ARTICLE -
····················

Magnetic field | Class 12 NEB Physics | Numerical Problems Discussion

Two galvanometers, which are otherwise identical, are fitted with different coils. One has a coil of 50 turns and resistance 10 Ω while the other has 500 turns and a resistance of 600 Ω. What is the ratio of the deflection when each is connected in turns to a cell of emf 25 V and internal resistance 50 Ω?
Solution:
For galvanometer coil 1,
number of turns, N₁ = 50
resistance, R₁ = 10 Ω

For galvanometer coil 2,
number of turns, N₂ = 50
resistance, R₂ = 10 Ω

emf of a cell, E = 25 V
internal resistance of a cell, r = 50 Ω

Let ${\alpha }_1$ and ${\alpha }_2$ be the deflection of the galvanometer coil 1 and 2 respectively.
$\frac{{\alpha }_1}{{\alpha }_2}$ = ?

We know, the restoring torque on a coil is equal to the deflecting torque. $$\begin{array}{rl}\tau & =BINA\\ k\alpha & =BINA\end{array}$$ where k is the restoring torque per unit twist of the suspension wire.
So, $$I_1=\frac{k{\alpha }_1}{B{N}_{1}A}...(i)$$
$$I_2=\frac{k{\alpha }_2}{B{N}_{2}A}...(ii)$$ I₁ and I₂ are the current flowing through the coil 1 and 2 respectively.
Also, $$I_1=\frac{E}{R_1+r}...(iii)$$
$$I_2=\frac{E}{R_2+r}...(iv)$$
From (i) and (iii), we get,
$$\frac{k{\alpha }_1}{B{N}_{1}A}=\frac{E}{R_1+r}...(v)$$
From (ii) and (iv), we get,
$$\frac{k{\alpha }_2}{B{N}_{2}A}=\frac{E}{R_2+r}...(vi)$$
Dividing equation (v) by (vi), we get,
$$\begin{array}{rl}\frac{{\alpha }_1{N}_2}{N_1{\alpha }_2}& =\frac{R_2+r}{R_1+r}\\ \frac{{\alpha }_1\times 500}{50\times {\alpha }_2}& =\frac{650}{60}\\ \frac{{\alpha }_1}{{\alpha }_2}& =\frac{13}{12}\end{array}$$
Conclusion: The required ratio of deflection is $\frac{13}{12}$.

A siver wire has 1×10³⁰ free electrons per cubic meter, a cross sectional area of 2 mm² and carries a current of 5 A. Calculate the force acting on each electron if the wire is now placed in a magnetic field of flux density 0.15 T which is perpendicular to the wire.

····················

DATASET SECTION -
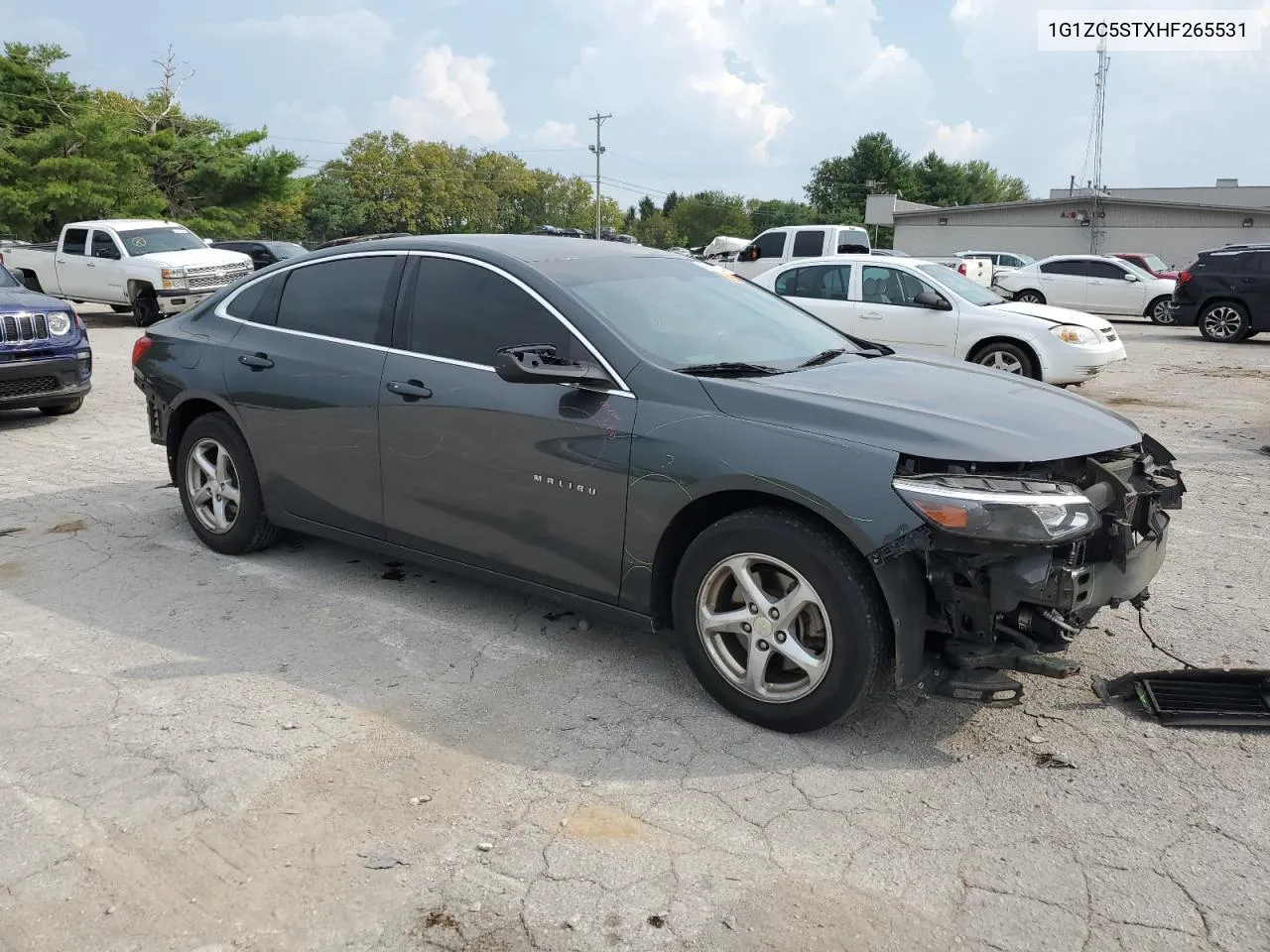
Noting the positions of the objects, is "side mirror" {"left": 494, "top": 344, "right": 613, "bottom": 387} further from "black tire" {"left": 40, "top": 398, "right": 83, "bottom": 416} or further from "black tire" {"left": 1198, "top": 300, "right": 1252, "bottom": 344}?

····················

WHAT YOU NEED TO DO -
1) In the magnetic field problems, what is the internal resistance of the cell that each galvanometer is connected to?
2) Write out the stretch of the magnetic field problems from "We know, the" through "the suspension wire.".

LIST OF SOLUTIONS -
1) The cell's internal resistance is 50 Ω.

2)
We know, the restoring torque on a coil is equal to the deflecting torque. $$\begin{array}{rl}\tau & =BINA\\ k\alpha & =BINA\end{array}$$ where k is the restoring torque per unit twist of the suspension wire.